Bimtek Pengadaan ALKES & Obat: Non-Tender Cepat 2025

Bimtek Pengadaan ALKES & Obat: Non-Tender Cepat 2025

Bimtek Pengadaan ALKES & Obat: Non-Tender Cepat 2025

Bimtek Pengadaan ALKES & Obat: Non-Tender Cepat 2025. Sektor kesehatan merupakan pilar utama dalam pembangunan nasional, dengan alokasi anggaran yang signifikan untuk memastikan ketersediaan layanan kesehatan yang berkualitas bagi seluruh rakyat Indonesia. Salah satu komponen krusial dalam mendukung keberlangsungan layanan kesehatan adalah pengadaan alat kesehatan dan obat-obatan. Pengadaan alkes dan obat tidak hanya menopang operasional fasilitas kesehatan, tetapi juga secara langsung berkontribusi pada suksesnya Program Jaminan Kesehatan Nasional (JKN). Mengingat esensialnya sektor ini dan sifatnya yang kerap kali mendesak, Pemerintah menempatkannya sebagai prioritas utama, baik dari segi anggaran maupun pelayanan. Ketersediaan alkes dan obat yang memadai serta cepat merupakan prasyarat mutlak untuk menjamin penanganan pasien yang efektif dan efisien, serta menjaga kualitas pelayanan kesehatan secara keseluruhan.

Besarnya alokasi anggaran pada sektor kesehatan, yang mencapai Rp36 triliun pada tahun 2018 dan terus meningkat, menimbulkan potensi besar terhadap terjadinya penyimpangan dalam proses pengadaan barang dan jasa, khususnya alat kesehatan dan obat. Potensi tindak pidana korupsi (tipikor) ini menjadi perhatian serius Pemerintah, mengingat dampak negatifnya yang dapat merugikan keuangan negara dan menghambat penyediaan layanan kesehatan yang optimal.

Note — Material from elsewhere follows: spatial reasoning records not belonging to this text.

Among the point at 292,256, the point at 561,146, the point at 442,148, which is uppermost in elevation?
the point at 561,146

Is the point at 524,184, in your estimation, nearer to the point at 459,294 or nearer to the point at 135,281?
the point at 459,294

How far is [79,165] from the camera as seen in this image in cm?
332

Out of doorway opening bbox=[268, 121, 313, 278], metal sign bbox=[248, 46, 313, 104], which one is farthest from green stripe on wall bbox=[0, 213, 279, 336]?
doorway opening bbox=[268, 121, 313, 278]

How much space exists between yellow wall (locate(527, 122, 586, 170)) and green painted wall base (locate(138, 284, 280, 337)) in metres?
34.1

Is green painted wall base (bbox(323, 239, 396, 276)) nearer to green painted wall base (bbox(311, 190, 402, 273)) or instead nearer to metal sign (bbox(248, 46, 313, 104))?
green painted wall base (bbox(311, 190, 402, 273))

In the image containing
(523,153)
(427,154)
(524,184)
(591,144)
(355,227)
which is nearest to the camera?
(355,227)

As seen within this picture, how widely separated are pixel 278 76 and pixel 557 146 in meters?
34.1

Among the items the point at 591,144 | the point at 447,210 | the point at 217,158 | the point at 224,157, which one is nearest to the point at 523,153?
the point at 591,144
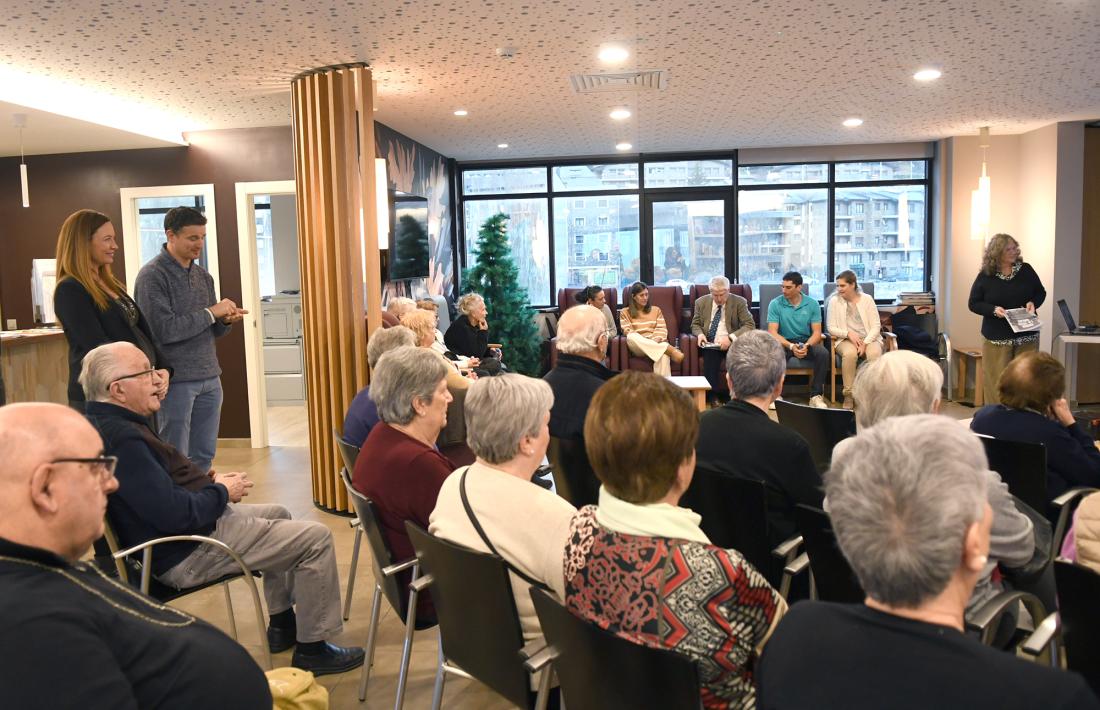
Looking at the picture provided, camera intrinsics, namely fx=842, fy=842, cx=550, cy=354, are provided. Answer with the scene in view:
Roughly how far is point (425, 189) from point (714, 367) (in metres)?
3.66

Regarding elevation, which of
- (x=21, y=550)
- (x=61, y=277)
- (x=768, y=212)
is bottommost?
(x=21, y=550)

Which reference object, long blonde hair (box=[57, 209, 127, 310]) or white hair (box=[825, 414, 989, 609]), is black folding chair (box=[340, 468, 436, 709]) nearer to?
white hair (box=[825, 414, 989, 609])

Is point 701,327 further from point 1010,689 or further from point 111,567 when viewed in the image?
point 1010,689

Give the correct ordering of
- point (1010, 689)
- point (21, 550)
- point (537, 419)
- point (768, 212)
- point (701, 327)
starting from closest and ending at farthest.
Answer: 1. point (1010, 689)
2. point (21, 550)
3. point (537, 419)
4. point (701, 327)
5. point (768, 212)

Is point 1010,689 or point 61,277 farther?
point 61,277

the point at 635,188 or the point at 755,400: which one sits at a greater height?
the point at 635,188

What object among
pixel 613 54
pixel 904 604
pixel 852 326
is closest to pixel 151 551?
pixel 904 604

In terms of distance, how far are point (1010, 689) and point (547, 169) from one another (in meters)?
10.1

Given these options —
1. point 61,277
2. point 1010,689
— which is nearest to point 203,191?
point 61,277

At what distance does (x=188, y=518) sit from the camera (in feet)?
8.97

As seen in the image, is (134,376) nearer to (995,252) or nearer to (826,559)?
(826,559)

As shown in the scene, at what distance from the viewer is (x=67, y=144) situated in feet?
22.8

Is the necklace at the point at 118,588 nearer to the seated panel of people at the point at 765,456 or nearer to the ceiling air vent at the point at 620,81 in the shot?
the seated panel of people at the point at 765,456

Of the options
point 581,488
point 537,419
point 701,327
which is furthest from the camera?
point 701,327
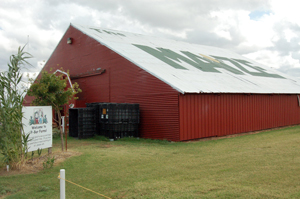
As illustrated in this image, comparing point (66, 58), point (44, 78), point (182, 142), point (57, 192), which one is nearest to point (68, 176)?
point (57, 192)

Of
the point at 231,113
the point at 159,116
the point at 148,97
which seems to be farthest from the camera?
the point at 231,113

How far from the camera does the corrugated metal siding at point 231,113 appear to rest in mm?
16453

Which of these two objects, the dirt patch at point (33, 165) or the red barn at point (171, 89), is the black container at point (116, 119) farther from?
the dirt patch at point (33, 165)

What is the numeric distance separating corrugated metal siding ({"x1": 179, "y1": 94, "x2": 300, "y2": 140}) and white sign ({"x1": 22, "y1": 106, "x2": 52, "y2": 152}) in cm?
734

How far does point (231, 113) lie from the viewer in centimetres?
1911

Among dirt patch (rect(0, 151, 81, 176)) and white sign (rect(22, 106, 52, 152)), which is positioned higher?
white sign (rect(22, 106, 52, 152))

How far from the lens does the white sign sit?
10000mm

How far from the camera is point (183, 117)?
16.1 metres

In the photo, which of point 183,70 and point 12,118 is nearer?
point 12,118

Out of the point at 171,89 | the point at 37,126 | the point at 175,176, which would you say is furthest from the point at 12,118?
the point at 171,89

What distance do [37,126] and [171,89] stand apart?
7.82 m

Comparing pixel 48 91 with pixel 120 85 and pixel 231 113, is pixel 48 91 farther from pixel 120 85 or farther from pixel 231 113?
pixel 231 113

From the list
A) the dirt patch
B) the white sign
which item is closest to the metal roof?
the dirt patch

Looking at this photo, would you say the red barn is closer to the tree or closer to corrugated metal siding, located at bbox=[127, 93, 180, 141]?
corrugated metal siding, located at bbox=[127, 93, 180, 141]
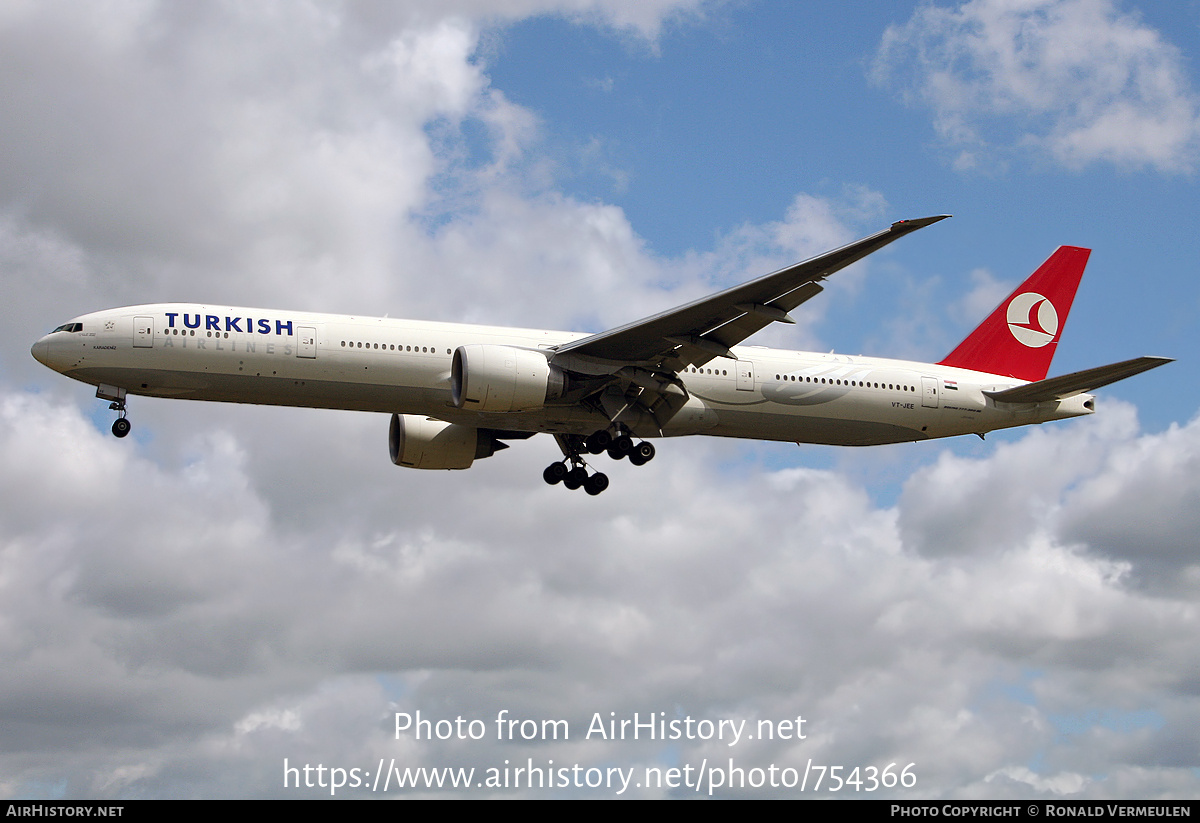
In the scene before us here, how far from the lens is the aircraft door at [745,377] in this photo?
110 feet

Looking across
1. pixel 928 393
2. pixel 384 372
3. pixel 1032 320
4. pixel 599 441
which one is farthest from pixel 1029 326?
pixel 384 372

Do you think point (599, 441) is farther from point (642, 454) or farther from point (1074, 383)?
point (1074, 383)

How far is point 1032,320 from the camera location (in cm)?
3881

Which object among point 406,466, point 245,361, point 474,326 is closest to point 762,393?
point 474,326

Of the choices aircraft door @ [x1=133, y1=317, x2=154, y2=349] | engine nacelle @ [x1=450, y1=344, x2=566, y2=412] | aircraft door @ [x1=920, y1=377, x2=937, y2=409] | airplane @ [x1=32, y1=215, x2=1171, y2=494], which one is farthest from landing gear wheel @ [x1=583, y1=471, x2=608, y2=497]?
aircraft door @ [x1=133, y1=317, x2=154, y2=349]

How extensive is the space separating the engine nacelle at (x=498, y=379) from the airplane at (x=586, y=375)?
38 millimetres

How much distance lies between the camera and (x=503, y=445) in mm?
38281

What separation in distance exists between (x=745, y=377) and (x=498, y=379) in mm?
7523

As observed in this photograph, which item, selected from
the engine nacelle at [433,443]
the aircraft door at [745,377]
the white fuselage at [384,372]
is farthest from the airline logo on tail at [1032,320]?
the engine nacelle at [433,443]

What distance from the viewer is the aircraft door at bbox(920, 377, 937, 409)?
35125mm

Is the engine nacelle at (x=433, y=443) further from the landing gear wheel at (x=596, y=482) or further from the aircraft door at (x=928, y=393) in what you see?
the aircraft door at (x=928, y=393)

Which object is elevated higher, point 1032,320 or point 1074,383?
point 1032,320

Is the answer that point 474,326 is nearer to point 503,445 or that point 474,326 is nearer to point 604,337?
point 604,337

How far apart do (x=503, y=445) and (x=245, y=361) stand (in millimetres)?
10251
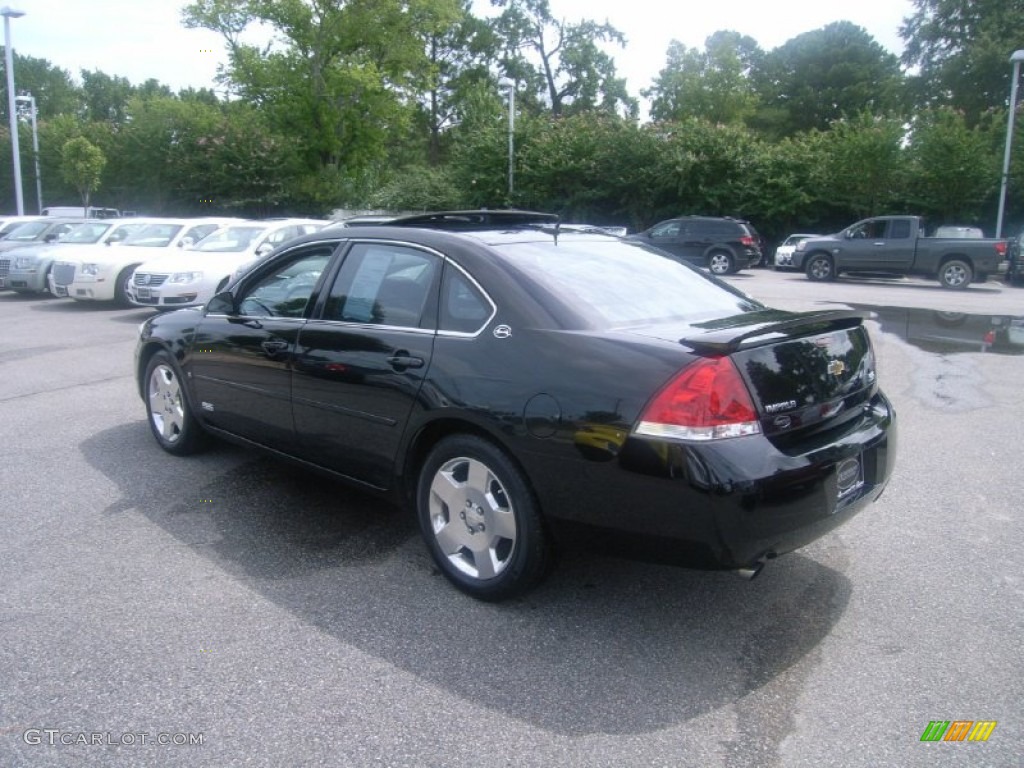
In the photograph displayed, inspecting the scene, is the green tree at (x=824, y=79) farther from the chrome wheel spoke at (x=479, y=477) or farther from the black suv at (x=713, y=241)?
the chrome wheel spoke at (x=479, y=477)

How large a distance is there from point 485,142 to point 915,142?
1650 cm

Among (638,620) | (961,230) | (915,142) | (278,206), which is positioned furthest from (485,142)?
(638,620)

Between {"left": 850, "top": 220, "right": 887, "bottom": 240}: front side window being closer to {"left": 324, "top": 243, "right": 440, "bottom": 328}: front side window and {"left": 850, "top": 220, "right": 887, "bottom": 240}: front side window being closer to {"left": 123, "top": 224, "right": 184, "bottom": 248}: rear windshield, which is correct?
{"left": 123, "top": 224, "right": 184, "bottom": 248}: rear windshield

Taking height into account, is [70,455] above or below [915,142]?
below

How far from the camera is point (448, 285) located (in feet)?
13.2

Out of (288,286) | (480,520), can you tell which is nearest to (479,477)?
(480,520)

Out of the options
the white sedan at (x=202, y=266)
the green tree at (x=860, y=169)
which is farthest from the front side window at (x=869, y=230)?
the white sedan at (x=202, y=266)

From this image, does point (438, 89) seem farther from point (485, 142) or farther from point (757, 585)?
point (757, 585)

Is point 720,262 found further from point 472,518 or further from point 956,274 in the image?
point 472,518

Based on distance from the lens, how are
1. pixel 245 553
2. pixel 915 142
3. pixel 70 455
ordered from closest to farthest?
pixel 245 553 → pixel 70 455 → pixel 915 142

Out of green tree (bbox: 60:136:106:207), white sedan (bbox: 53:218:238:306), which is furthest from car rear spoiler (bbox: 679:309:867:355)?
green tree (bbox: 60:136:106:207)

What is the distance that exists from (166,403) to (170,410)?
0.07 m

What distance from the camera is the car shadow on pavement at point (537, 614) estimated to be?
3115 mm

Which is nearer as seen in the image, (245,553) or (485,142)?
(245,553)
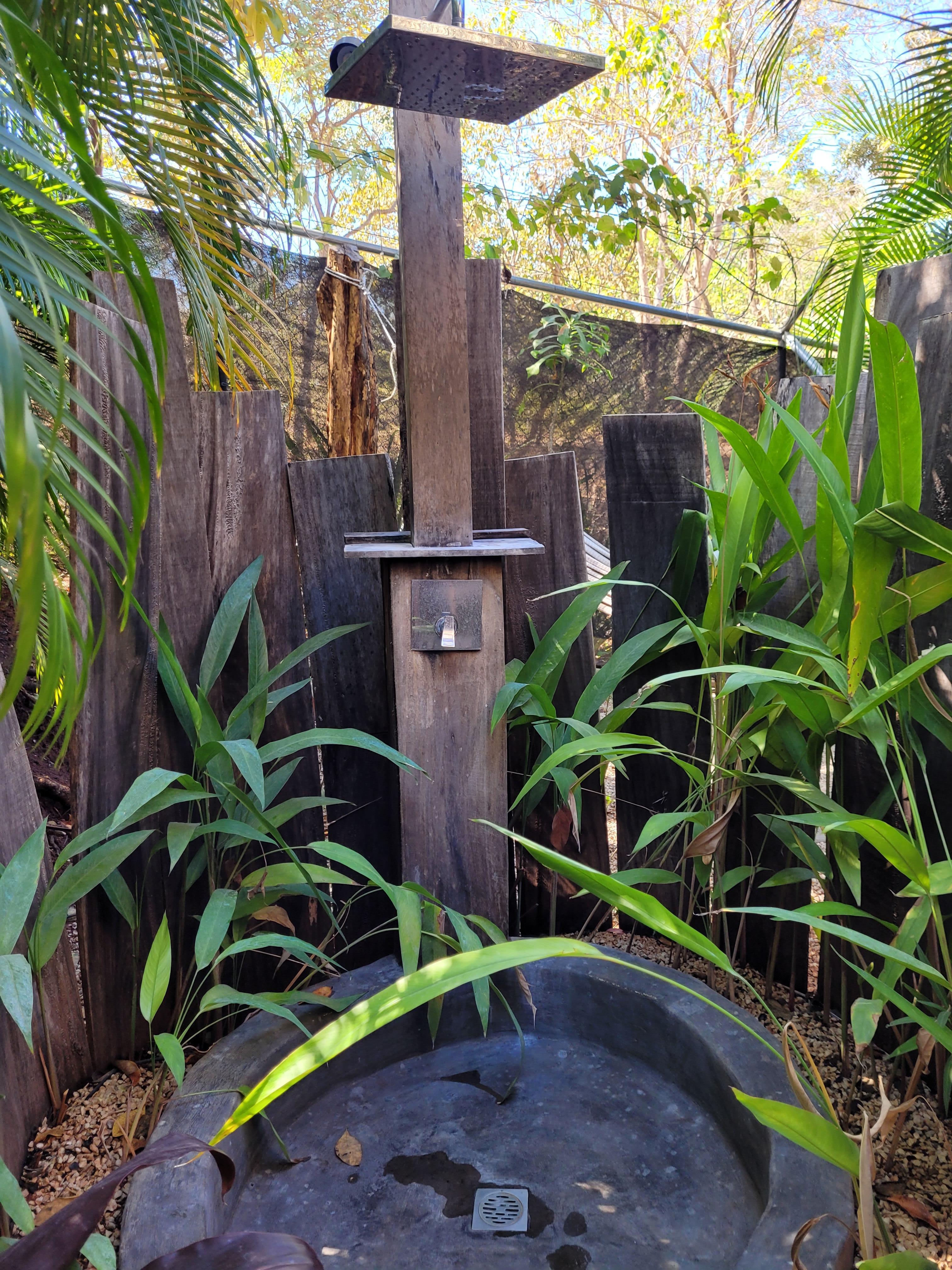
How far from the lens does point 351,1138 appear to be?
125 cm

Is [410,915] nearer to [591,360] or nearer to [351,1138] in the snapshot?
[351,1138]

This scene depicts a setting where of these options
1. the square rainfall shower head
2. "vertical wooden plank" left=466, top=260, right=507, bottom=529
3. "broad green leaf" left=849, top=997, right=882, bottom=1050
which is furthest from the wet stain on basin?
the square rainfall shower head

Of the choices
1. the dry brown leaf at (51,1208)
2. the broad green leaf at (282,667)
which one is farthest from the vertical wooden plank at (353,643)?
the dry brown leaf at (51,1208)

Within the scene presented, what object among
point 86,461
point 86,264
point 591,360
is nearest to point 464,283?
point 86,461

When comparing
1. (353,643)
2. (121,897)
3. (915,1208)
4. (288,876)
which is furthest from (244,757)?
(915,1208)

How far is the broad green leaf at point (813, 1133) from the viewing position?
0.72 meters

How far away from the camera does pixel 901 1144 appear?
3.98ft

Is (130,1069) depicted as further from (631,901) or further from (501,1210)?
(631,901)

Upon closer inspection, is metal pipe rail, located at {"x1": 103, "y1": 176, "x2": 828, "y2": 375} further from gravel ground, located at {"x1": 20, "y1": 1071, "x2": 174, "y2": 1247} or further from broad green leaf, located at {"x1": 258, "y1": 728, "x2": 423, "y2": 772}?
gravel ground, located at {"x1": 20, "y1": 1071, "x2": 174, "y2": 1247}

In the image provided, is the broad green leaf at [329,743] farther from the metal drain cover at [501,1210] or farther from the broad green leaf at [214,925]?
the metal drain cover at [501,1210]

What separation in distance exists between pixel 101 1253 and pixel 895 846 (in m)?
0.90

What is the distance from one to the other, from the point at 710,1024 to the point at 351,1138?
1.81 feet

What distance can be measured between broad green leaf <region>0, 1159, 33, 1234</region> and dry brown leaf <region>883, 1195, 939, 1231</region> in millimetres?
997

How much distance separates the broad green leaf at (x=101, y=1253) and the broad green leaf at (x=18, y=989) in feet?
0.67
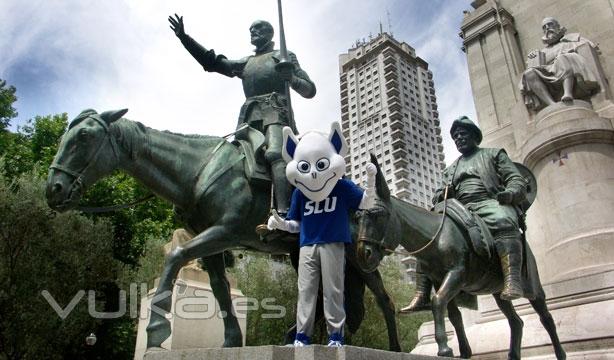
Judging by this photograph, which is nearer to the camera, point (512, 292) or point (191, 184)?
point (512, 292)

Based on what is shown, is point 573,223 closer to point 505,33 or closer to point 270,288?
point 505,33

Oleh karena itu, Pemerintah melalui Kementerian Kesehatan dan Lembaga Kebijakan Pengadaan Barang/Jasa Pemerintah (LKPP) terus berupaya melakukan pembenahan, terutama dari sisi regulasi pengadaan. Pembenahan regulasi ini bertujuan untuk menciptakan sistem pengadaan yang lebih transparan, akuntabel, dan bebas dari praktik KKN. Namun demikian, regulasi yang kompleks ini tidak serta merta dapat diketahui dan diimplementasikan secara optimal oleh semua pihak terkait, sehingga dengan minimnya pengetahuan serta pengalaman, seringkali proses pengadaan di sektor kesehatan menyisakan berbagai macam permasalahan hukum yang merugikan semua pihak.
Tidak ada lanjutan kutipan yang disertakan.